Another issue, which isn’t Big Picture’s fault, is that on Windows 8 you can’t get Steam to automatically start up and enter Big Picture when the machine starts, because Microsoft made the decision to force you to look at their lovely new ‘Tiles’ interface when you boot, whether you want to or not (I don’t). There are various products and hacks to get around this, but Windows 8.1 will address this too. In the end I actually just made the power button activate Hibernate mode and just never reboot the machine unless there’s an update needed, which works fine too.

Overclocking

The Asus Z87 has a really friendly overclocking tool which will automatically run through overclocking options progressively, monitoring temperature and fan performance and performing stress tests in order to quickly establish stable optimum performance settings. Using this I quickly had the 4670K running at 4.5GHz (over the stock 3.4GHz) with fan profiles set, and temperatures well within comfortable margins. Compared to overclocking experiences I’ve had in the past, this was ridiculously quick, easy and non-threatening, and I’d probably buy another Asus board in the future just for this feature.

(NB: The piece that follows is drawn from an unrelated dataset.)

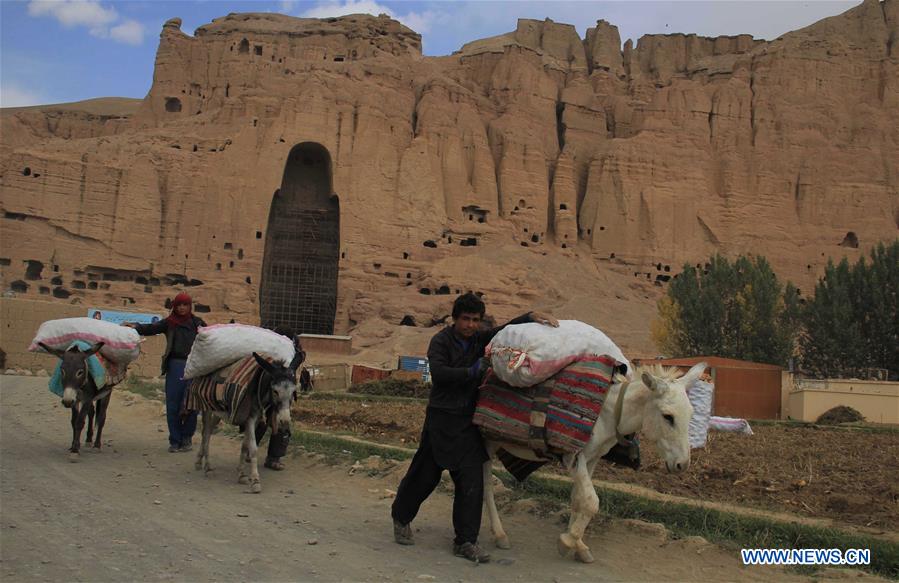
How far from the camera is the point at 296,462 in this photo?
35.8ft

I haven’t overclocked the GPU yet because the one I bought is already factory overclocked and various reviews have indicated that the headroom for further overclocking isn’t huge, so I won’t push my luck on that yet until I feel I need it.

Performance

This is still a work-in progress because the system has only been together a week and I haven’t had much time with it, but it seems good - I can quite happily run my first new purchase Trackmania 2: Stadium at 1920×1080 at the highest stock detail level and it runs very slick, and Torchlight 2 looks lovely on the big screen with lots of UI space compared to the 1440×900 I’ve run it at before. The fans stay pretty quiet too, and I know how fast they can run under extreme stress, the Asus stress test proved that, so there’s probably more headroom for more demanding games.

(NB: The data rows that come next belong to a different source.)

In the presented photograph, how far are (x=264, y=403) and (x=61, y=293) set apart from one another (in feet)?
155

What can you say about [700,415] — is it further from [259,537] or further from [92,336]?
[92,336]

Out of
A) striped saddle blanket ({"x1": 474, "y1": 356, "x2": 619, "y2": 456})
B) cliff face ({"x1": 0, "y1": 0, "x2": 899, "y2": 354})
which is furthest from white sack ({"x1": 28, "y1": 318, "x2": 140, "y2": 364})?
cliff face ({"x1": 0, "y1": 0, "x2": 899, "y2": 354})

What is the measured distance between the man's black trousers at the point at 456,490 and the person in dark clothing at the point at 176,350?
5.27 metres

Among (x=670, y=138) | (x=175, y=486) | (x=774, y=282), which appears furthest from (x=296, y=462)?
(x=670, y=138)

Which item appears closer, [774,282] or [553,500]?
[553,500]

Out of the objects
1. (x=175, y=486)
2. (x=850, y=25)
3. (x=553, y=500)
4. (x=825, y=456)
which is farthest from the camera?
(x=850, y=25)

Load times with the SSD are just insane though, coming from gaming mostly on a 360 recently - I never have to wait for anything, which is really nice. The downside is that many games like Torchlight 2 put handy hints in the loading screens, but I never get time to read them before the loading has already finished! 😉

Conclusion

I’m really happy with this setup. Sure, it’s more expensive than a console and it takes more time to set up, but I’m loving the renewed flexibility to play mouse & keyboard games as well as controller-focussed ones, and the more open nature of the platform. I’m already building a huge wish-list on Steam of games I never got to play because they were PC only, or indie games which are new or never made the jump, and Rock, Paper, Shotgun brings me new things to look forward to every week.

Perhaps the best way to sum this up is to say this: finally I can combine my love of PC gaming with my love of sitting on the couch. What’s not to like?